Fragmenten uit een ruimtelijke dataset
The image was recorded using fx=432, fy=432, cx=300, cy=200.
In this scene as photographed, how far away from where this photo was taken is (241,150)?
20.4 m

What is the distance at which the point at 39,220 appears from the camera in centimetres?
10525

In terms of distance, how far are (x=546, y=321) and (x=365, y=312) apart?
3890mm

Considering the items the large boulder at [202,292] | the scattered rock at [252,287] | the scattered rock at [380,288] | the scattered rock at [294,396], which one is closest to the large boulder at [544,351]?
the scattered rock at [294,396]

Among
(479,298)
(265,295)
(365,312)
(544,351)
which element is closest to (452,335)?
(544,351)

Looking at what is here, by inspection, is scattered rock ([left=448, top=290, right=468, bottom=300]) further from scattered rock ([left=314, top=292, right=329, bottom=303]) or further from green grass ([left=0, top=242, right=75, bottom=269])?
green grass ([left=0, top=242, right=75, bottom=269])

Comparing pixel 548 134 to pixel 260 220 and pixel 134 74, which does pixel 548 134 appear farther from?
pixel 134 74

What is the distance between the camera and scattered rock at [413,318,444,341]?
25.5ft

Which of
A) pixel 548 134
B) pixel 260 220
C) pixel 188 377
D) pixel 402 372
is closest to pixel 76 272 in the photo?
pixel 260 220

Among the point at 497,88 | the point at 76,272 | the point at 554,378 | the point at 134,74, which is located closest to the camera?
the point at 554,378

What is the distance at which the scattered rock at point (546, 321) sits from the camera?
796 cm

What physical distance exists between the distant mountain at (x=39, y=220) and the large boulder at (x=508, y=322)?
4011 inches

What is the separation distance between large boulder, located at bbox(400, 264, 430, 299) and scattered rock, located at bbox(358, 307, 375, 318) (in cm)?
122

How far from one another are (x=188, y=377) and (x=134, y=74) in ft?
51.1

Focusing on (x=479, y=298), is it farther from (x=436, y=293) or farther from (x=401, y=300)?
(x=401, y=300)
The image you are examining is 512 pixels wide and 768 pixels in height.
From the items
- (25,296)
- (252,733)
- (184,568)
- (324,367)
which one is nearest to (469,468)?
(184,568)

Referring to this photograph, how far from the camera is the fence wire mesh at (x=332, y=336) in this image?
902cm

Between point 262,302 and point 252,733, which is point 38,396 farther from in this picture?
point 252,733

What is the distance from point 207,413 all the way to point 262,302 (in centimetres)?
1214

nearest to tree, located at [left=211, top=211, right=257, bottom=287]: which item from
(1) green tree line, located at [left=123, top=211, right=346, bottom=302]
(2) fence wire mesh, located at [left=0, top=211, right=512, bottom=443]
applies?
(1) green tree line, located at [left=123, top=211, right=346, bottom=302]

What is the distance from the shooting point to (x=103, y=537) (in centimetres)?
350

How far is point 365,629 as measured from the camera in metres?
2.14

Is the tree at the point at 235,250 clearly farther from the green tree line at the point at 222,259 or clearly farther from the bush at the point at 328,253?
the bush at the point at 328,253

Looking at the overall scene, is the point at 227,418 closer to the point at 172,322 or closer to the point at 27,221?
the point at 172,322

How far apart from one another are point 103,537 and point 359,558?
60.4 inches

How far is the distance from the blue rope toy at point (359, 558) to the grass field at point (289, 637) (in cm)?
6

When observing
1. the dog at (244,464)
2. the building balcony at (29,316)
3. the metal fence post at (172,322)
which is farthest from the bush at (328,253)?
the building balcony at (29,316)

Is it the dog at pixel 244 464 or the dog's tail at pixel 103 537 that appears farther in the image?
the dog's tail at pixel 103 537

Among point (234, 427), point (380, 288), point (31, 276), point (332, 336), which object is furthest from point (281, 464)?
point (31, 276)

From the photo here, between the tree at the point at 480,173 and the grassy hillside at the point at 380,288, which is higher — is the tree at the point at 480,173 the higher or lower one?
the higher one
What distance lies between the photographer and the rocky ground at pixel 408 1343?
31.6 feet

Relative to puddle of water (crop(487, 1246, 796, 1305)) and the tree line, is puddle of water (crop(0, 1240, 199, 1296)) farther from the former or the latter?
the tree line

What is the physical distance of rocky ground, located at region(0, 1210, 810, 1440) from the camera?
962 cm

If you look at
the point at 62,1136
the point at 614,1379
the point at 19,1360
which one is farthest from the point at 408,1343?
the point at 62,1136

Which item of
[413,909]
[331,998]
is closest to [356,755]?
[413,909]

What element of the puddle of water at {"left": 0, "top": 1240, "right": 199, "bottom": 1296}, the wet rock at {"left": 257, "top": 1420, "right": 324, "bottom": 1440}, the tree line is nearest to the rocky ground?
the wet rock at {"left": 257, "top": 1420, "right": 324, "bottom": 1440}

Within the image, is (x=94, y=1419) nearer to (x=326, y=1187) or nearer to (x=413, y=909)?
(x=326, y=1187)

* [DOEL]:
Geef de items vanaf de regel met "Within the image, is" tot en met het einde van de items, beide grenzen inbegrepen, weer als csv met twee kolommen, invoer en uitvoer. Zet per item de tekst en het bijbehorende antwoord elk in één veld tussen aanhalingstekens en vervang regeleinden door spaties.

* [EINDRESULTAAT]:
invoer,uitvoer
"Within the image, is (x=94, y=1419) nearer to (x=326, y=1187) or nearer to (x=413, y=909)?","(x=326, y=1187)"